Oracle Performance: LAST Cause is not the same as ROOT Cause
Looking for "What Changed" not so Helpful
When faced with a new problem to troubleshoot, many smart people immediate ask the question, "What Changed?" This seems logical, but is actually a weak way to solve a performance problem.
By looking for recent changes, you are making a questionable assumption. You are assuming that everything was indeed fine until the problem was reported. That is a bad assumption--especially in the world of performance tuning.
Just because something was running pretty well before, that doesn't mean it was well-designed; it could just mean you sometimes "get away" with a poor design.
In philosophy, the most recent cause is called the "Proximate" cause. The root cause is called the "Ultimate" cause.
Two examples will clarify:
Example 1: Caching Effect
A poorly designed sql statement requires 100,000 disk reads. The designer is not aware of how poorly the code is written, since the report runs "okay." Normally, all the blocks are "cached up," so that the performance isn't too bad. The key is, good performance requires all the blocks to be cached. Even a small reduction in caching will have a disastrous effect.
Then, other jobs are added to the server, and the caching goes down from 99% to 90%. Suddenly, the report takes much longer. The users mistakenly search for the "proximate" cause, and ask, "What changed?" They don't realize that the code was poor to begin with, and suggest that some other job is causing their bad performance.
I have personally worked on many cases just like Example 1. It is very common for users to blame another job, when their own design is really the root cause.
Example 2: Unstable Execution Plans
In this case, the sql is overly complicated, with lots of bind variables and awkward joins.

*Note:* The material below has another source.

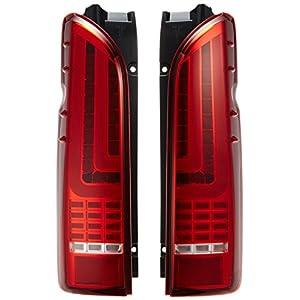 TOMS(トムス)LEDテールランプ ハイエース/レジアスエース 81500-TTH20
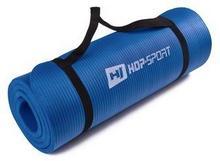 Hop-Sport HS-4264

The optimizer struggles to figure out a good execution plan. Sometimes it gets it right, sometimes it doesn't. On the current server, given the current statistics and perceived bind variables, the optimizer has a decent plan, the sql runs well.
Now, the same code is run on another database. Stats are re-gathered, and new queries are run. This time, the code runs horribly. The users again ask, "What changed?" assuming that that question is a good place to start.
True Story: The Car Wash
A friend of mine took his car to the local car wash. The car came out nice and clean, but with just one problem: the windshield was cracked! Well, the car owner was mad, and demanded the car wash owner pay for the damage.
The owner of the car wash, being a former Oracle DBA and regular reader of this blog, refused to accept liability for the damage. He argued,
"Our car wash was only the proximate cause--not the ultimate cause."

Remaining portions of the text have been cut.